# Stated goal
Reproduce verbatim the data lines that begin with the line containing "Which single item from" and run through the line containing "6.51 meters", including both of those lines.
begin Excerpted data
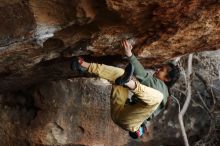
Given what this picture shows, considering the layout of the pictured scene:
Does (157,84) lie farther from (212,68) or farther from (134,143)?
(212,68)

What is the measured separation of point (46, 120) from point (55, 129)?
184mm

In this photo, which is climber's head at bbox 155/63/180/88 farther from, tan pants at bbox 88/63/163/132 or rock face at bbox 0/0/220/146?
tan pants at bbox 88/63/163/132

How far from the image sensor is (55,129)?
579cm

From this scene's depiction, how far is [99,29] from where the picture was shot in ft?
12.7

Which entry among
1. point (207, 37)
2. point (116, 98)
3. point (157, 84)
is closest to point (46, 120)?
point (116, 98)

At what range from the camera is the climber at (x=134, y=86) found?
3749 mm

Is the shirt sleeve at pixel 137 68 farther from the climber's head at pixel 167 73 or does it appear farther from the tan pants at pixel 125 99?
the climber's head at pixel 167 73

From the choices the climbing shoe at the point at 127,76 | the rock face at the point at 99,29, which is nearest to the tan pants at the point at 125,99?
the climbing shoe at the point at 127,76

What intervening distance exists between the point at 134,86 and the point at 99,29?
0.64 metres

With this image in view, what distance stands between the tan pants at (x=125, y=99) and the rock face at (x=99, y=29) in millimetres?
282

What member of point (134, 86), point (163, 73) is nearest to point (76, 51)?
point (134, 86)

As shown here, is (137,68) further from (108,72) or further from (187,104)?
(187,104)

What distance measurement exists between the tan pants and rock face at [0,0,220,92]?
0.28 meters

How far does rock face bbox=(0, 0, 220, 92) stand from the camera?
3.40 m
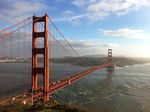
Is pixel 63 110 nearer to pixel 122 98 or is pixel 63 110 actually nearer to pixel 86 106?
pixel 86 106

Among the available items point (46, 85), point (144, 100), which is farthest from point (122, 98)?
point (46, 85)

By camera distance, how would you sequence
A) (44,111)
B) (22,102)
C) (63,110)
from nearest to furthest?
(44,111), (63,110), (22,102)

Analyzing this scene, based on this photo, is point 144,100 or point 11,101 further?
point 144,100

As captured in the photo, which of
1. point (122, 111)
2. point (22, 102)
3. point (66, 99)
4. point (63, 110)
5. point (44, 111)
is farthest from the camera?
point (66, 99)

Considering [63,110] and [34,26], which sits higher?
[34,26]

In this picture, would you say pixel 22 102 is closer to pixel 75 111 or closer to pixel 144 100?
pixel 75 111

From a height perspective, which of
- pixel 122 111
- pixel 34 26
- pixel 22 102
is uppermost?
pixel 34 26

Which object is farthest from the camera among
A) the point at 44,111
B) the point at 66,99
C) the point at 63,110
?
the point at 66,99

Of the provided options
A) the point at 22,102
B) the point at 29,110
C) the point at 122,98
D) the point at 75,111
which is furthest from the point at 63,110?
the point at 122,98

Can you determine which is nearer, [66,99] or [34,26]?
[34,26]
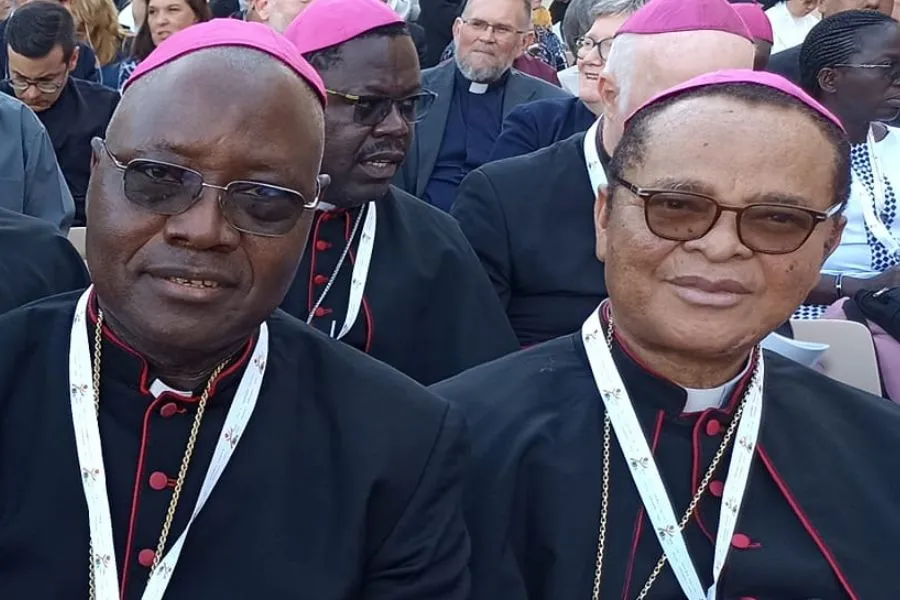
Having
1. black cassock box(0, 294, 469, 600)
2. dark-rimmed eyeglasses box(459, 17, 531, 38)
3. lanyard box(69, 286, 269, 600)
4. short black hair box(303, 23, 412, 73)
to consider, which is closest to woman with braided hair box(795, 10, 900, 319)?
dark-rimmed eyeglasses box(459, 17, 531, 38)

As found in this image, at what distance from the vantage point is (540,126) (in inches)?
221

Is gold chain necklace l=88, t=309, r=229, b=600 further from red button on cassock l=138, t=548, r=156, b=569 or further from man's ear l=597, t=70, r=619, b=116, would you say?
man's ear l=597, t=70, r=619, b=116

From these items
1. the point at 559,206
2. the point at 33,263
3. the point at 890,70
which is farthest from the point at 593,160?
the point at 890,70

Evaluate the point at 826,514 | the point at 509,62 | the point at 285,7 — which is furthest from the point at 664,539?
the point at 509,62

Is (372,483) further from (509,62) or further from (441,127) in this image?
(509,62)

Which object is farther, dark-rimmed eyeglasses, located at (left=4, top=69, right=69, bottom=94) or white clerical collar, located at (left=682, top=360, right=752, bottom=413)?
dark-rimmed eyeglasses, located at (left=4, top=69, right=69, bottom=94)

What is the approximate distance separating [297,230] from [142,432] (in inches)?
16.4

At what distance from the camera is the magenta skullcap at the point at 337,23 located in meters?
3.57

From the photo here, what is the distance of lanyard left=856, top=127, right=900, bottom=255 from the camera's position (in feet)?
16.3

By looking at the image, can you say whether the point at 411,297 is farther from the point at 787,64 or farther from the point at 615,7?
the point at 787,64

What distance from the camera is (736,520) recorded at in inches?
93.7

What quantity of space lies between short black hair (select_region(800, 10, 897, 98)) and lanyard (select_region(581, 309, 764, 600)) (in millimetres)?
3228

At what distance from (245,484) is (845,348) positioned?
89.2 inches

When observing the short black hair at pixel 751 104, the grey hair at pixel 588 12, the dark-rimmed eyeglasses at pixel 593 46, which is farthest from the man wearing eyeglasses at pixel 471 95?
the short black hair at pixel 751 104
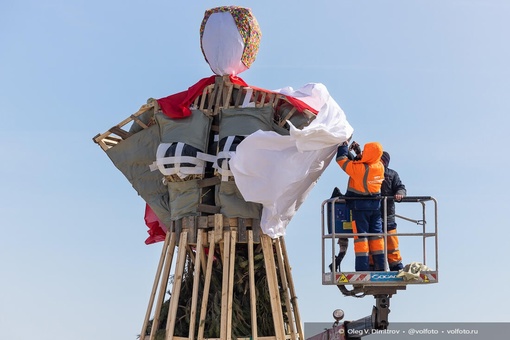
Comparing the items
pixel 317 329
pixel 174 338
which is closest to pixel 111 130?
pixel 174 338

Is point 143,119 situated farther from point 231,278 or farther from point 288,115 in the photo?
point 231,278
end Excerpted data
begin Excerpted data
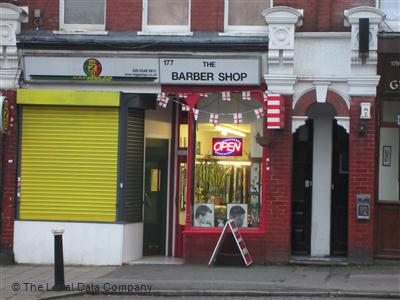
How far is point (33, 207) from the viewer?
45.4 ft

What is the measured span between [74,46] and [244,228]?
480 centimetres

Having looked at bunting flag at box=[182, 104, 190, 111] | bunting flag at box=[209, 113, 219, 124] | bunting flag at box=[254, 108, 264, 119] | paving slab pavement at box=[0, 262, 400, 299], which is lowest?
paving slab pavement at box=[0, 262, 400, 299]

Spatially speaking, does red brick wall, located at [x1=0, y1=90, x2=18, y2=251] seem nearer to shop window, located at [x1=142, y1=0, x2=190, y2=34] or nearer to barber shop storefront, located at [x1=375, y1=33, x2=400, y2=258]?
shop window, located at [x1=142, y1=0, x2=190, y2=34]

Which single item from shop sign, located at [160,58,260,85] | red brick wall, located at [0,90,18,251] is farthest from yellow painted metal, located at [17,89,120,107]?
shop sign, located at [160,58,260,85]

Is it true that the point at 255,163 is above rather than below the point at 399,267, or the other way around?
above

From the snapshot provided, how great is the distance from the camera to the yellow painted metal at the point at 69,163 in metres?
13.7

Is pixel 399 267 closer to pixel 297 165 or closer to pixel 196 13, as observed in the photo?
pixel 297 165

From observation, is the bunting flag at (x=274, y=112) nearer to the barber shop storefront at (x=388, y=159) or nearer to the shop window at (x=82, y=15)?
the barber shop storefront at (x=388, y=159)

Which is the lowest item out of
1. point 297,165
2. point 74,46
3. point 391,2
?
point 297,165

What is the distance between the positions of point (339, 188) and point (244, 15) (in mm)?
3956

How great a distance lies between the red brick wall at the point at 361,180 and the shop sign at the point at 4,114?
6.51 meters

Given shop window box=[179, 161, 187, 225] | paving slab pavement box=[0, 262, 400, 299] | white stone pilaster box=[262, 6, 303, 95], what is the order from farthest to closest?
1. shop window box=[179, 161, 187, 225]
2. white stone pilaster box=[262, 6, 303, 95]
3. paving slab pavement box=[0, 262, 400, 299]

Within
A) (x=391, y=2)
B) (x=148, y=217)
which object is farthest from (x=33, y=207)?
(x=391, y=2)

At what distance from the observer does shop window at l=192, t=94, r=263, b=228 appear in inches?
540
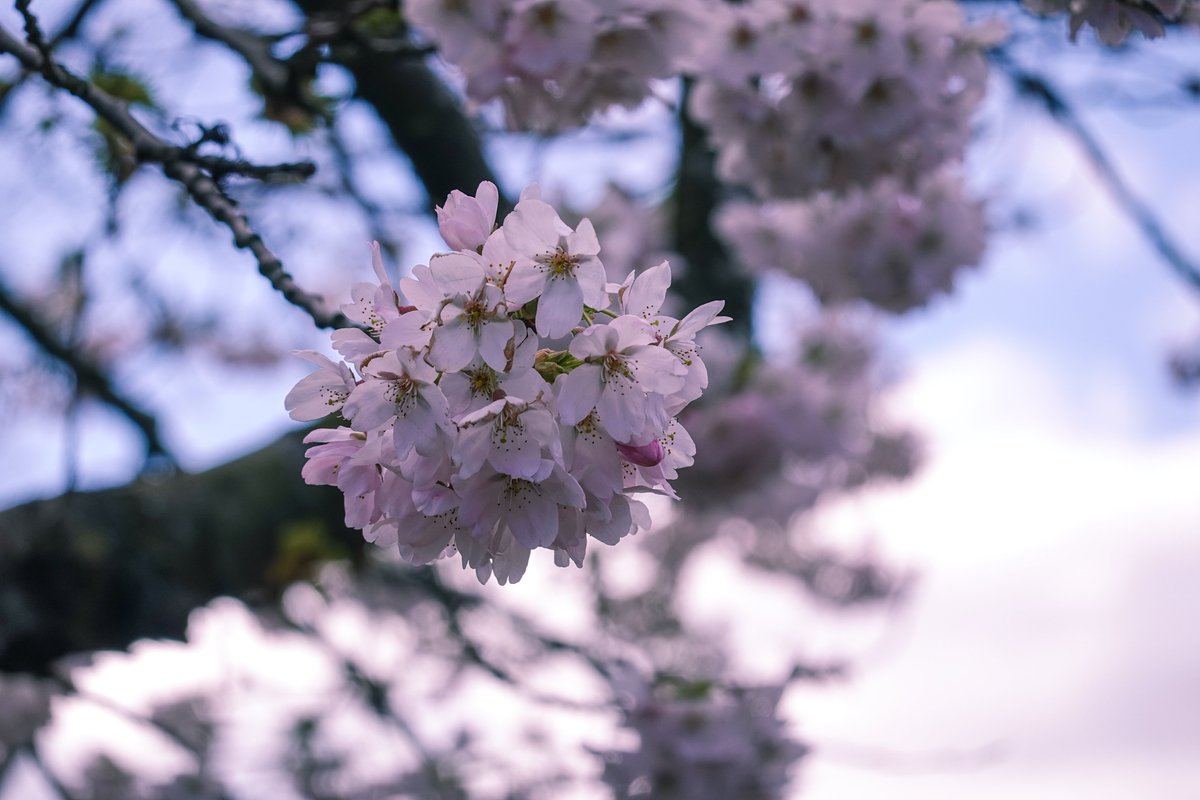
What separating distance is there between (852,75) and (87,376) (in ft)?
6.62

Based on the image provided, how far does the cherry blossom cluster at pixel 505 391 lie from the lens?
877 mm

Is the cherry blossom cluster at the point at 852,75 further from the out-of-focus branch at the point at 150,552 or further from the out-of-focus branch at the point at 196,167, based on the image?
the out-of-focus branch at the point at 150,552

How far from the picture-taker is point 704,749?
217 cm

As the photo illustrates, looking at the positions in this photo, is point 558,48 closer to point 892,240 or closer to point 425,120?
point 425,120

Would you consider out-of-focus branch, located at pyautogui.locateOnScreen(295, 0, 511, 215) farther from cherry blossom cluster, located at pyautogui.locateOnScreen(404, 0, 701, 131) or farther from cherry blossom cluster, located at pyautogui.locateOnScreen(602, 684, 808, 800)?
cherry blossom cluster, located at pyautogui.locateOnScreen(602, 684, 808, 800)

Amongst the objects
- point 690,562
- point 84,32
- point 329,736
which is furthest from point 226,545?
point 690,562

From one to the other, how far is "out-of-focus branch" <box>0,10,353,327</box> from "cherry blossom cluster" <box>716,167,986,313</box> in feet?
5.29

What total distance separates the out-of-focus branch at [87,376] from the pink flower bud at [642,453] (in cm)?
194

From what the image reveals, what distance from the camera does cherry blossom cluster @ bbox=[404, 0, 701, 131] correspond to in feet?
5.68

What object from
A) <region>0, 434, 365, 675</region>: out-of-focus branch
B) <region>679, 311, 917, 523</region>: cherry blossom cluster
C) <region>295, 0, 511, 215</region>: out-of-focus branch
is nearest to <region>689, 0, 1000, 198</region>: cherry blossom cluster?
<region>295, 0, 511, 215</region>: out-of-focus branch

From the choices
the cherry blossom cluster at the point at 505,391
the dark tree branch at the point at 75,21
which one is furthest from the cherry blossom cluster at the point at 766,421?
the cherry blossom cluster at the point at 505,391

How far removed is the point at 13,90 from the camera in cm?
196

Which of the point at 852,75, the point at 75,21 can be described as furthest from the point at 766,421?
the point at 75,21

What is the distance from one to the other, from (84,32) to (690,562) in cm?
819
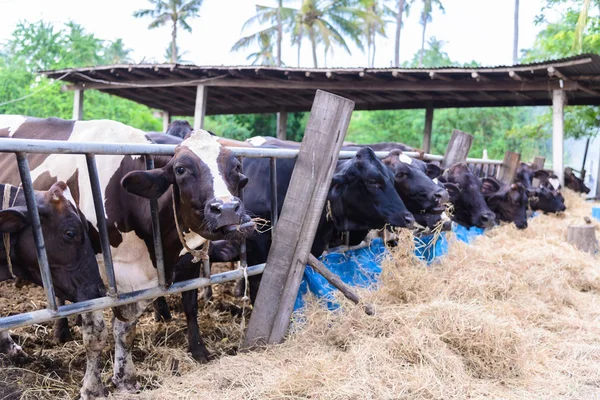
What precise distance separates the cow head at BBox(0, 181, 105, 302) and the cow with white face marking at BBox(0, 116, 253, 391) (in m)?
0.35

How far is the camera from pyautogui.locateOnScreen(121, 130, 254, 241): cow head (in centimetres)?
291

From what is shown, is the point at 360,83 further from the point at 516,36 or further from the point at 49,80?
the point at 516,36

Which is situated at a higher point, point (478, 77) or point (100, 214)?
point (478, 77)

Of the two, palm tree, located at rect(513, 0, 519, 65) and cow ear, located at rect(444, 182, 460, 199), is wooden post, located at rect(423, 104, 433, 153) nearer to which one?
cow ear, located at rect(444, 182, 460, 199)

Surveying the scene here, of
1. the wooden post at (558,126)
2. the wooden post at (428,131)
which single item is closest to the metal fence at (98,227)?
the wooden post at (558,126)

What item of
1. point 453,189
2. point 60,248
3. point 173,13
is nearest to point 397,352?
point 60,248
end Excerpted data
# Answer to the problem
Which single item from shop sign, located at [160,58,260,85] | red brick wall, located at [0,90,18,251] is farthest from yellow painted metal, located at [17,89,120,107]?
shop sign, located at [160,58,260,85]

Is it true that the point at 255,163 is above rather than below the point at 399,267, or the other way around?
above

From the snapshot provided, how great is the distance from the camera to the yellow painted metal at the point at 69,163 in metres?
13.7

Is pixel 399 267 closer to pixel 297 165 or closer to pixel 196 13, as observed in the photo?
pixel 297 165

From observation, is the bunting flag at (x=274, y=112) nearer to the barber shop storefront at (x=388, y=159) or nearer to the shop window at (x=82, y=15)?
the barber shop storefront at (x=388, y=159)

Which is the lowest item out of
1. point 297,165
2. point 74,46
3. point 391,2
?
point 297,165

What is the distance between the positions of point (339, 188) and point (244, 15) (in mm)?
3956

How great a distance lies between the red brick wall at the point at 361,180 and the shop sign at the point at 4,114?
6.51 meters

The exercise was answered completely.